About this exercise: Every single entry must be reproduced precisely.

___ The data ___

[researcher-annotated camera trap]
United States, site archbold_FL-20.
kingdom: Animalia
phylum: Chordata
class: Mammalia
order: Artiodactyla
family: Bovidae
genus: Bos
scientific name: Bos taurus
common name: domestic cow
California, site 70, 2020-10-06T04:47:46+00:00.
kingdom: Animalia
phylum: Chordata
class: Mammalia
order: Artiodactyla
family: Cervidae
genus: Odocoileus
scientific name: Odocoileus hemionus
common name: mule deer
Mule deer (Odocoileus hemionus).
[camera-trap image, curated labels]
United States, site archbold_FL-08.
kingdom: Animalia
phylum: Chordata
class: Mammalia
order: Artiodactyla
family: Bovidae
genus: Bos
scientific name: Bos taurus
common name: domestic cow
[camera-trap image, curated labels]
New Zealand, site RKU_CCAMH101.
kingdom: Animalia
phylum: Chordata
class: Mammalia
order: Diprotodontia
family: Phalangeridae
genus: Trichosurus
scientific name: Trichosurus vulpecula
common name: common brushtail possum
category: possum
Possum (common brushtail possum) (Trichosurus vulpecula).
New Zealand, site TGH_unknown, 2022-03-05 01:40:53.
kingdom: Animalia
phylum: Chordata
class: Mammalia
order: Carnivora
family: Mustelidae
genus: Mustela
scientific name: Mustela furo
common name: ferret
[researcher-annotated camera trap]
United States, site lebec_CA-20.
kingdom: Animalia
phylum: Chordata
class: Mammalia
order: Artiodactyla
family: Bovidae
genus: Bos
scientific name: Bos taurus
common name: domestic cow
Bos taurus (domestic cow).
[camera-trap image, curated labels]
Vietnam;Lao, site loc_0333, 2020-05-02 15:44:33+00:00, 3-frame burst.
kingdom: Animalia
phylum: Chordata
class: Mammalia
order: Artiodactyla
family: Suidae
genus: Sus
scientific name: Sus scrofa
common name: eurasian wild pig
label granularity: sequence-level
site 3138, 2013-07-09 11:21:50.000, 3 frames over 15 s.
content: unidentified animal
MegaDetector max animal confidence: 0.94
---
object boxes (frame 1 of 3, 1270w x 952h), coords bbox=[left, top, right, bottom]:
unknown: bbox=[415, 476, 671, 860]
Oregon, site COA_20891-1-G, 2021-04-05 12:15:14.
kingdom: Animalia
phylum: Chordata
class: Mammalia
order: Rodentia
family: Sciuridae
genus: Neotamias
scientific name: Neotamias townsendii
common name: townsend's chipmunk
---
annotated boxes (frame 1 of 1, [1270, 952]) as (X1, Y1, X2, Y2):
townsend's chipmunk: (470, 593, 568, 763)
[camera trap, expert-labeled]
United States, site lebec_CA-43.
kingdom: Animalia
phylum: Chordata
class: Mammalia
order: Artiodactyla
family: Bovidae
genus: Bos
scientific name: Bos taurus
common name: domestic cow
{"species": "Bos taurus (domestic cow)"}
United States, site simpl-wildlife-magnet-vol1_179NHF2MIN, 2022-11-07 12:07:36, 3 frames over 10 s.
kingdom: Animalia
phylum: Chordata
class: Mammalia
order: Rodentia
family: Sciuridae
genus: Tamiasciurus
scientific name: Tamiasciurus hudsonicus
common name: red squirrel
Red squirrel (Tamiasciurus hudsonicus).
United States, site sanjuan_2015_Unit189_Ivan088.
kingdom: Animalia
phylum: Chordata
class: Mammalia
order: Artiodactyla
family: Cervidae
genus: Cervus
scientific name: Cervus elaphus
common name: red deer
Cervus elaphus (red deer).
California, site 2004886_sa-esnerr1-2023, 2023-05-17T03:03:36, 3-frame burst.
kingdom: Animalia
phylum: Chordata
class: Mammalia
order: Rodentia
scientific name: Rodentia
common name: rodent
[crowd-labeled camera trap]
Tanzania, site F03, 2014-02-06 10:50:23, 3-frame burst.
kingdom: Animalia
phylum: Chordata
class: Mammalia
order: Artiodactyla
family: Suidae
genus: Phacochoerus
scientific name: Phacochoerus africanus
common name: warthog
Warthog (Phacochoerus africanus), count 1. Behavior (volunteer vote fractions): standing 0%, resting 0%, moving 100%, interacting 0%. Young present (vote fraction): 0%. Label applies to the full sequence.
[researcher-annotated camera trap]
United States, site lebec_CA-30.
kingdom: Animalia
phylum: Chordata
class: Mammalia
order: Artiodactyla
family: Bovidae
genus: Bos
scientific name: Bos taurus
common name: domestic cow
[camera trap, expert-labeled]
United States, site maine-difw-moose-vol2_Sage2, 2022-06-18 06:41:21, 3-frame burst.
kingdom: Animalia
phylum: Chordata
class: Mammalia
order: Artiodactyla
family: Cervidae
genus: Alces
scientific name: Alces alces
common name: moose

___

Answer to this problem:
[researcher-annotated camera trap]
United States, site archbold_FL-20.
kingdom: Animalia
phylum: Chordata
class: Mammalia
order: Artiodactyla
family: Bovidae
genus: Bos
scientific name: Bos taurus
common name: domestic cow
California, site 70, 2020-10-06T04:47:46+00:00.
kingdom: Animalia
phylum: Chordata
class: Mammalia
order: Artiodactyla
family: Cervidae
genus: Odocoileus
scientific name: Odocoileus hemionus
common name: mule deer
Mule deer (Odocoileus hemionus).
[camera-trap image, curated labels]
United States, site archbold_FL-08.
kingdom: Animalia
phylum: Chordata
class: Mammalia
order: Artiodactyla
family: Bovidae
genus: Bos
scientific name: Bos taurus
common name: domestic cow
[camera-trap image, curated labels]
New Zealand, site RKU_CCAMH101.
kingdom: Animalia
phylum: Chordata
class: Mammalia
order: Diprotodontia
family: Phalangeridae
genus: Trichosurus
scientific name: Trichosurus vulpecula
common name: common brushtail possum
category: possum
Possum (common brushtail possum) (Trichosurus vulpecula).
New Zealand, site TGH_unknown, 2022-03-05 01:40:53.
kingdom: Animalia
phylum: Chordata
class: Mammalia
order: Carnivora
family: Mustelidae
genus: Mustela
scientific name: Mustela furo
common name: ferret
[researcher-annotated camera trap]
United States, site lebec_CA-20.
kingdom: Animalia
phylum: Chordata
class: Mammalia
order: Artiodactyla
family: Bovidae
genus: Bos
scientific name: Bos taurus
common name: domestic cow
Bos taurus (domestic cow).
[camera-trap image, curated labels]
Vietnam;Lao, site loc_0333, 2020-05-02 15:44:33+00:00, 3-frame burst.
kingdom: Animalia
phylum: Chordata
class: Mammalia
order: Artiodactyla
family: Suidae
genus: Sus
scientific name: Sus scrofa
common name: eurasian wild pig
label granularity: sequence-level
site 3138, 2013-07-09 11:21:50.000, 3 frames over 15 s.
content: unidentified animal
MegaDetector max animal confidence: 0.94
---
object boxes (frame 1 of 3, 1270w x 952h), coords bbox=[left, top, right, bottom]:
unknown: bbox=[415, 476, 671, 860]
Oregon, site COA_20891-1-G, 2021-04-05 12:15:14.
kingdom: Animalia
phylum: Chordata
class: Mammalia
order: Rodentia
family: Sciuridae
genus: Neotamias
scientific name: Neotamias townsendii
common name: townsend's chipmunk
---
annotated boxes (frame 1 of 1, [1270, 952]) as (X1, Y1, X2, Y2):
townsend's chipmunk: (470, 593, 568, 763)
[camera trap, expert-labeled]
United States, site lebec_CA-43.
kingdom: Animalia
phylum: Chordata
class: Mammalia
order: Artiodactyla
family: Bovidae
genus: Bos
scientific name: Bos taurus
common name: domestic cow
{"species": "Bos taurus (domestic cow)"}
United States, site simpl-wildlife-magnet-vol1_179NHF2MIN, 2022-11-07 12:07:36, 3 frames over 10 s.
kingdom: Animalia
phylum: Chordata
class: Mammalia
order: Rodentia
family: Sciuridae
genus: Tamiasciurus
scientific name: Tamiasciurus hudsonicus
common name: red squirrel
Red squirrel (Tamiasciurus hudsonicus).
United States, site sanjuan_2015_Unit189_Ivan088.
kingdom: Animalia
phylum: Chordata
class: Mammalia
order: Artiodactyla
family: Cervidae
genus: Cervus
scientific name: Cervus elaphus
common name: red deer
Cervus elaphus (red deer).
California, site 2004886_sa-esnerr1-2023, 2023-05-17T03:03:36, 3-frame burst.
kingdom: Animalia
phylum: Chordata
class: Mammalia
order: Rodentia
scientific name: Rodentia
common name: rodent
[crowd-labeled camera trap]
Tanzania, site F03, 2014-02-06 10:50:23, 3-frame burst.
kingdom: Animalia
phylum: Chordata
class: Mammalia
order: Artiodactyla
family: Suidae
genus: Phacochoerus
scientific name: Phacochoerus africanus
common name: warthog
Warthog (Phacochoerus africanus), count 1. Behavior (volunteer vote fractions): standing 0%, resting 0%, moving 100%, interacting 0%. Young present (vote fraction): 0%. Label applies to the full sequence.
[researcher-annotated camera trap]
United States, site lebec_CA-30.
kingdom: Animalia
phylum: Chordata
class: Mammalia
order: Artiodactyla
family: Bovidae
genus: Bos
scientific name: Bos taurus
common name: domestic cow
[camera trap, expert-labeled]
United States, site maine-difw-moose-vol2_Sage2, 2022-06-18 06:41:21, 3-frame burst.
kingdom: Animalia
phylum: Chordata
class: Mammalia
order: Artiodactyla
family: Cervidae
genus: Alces
scientific name: Alces alces
common name: moose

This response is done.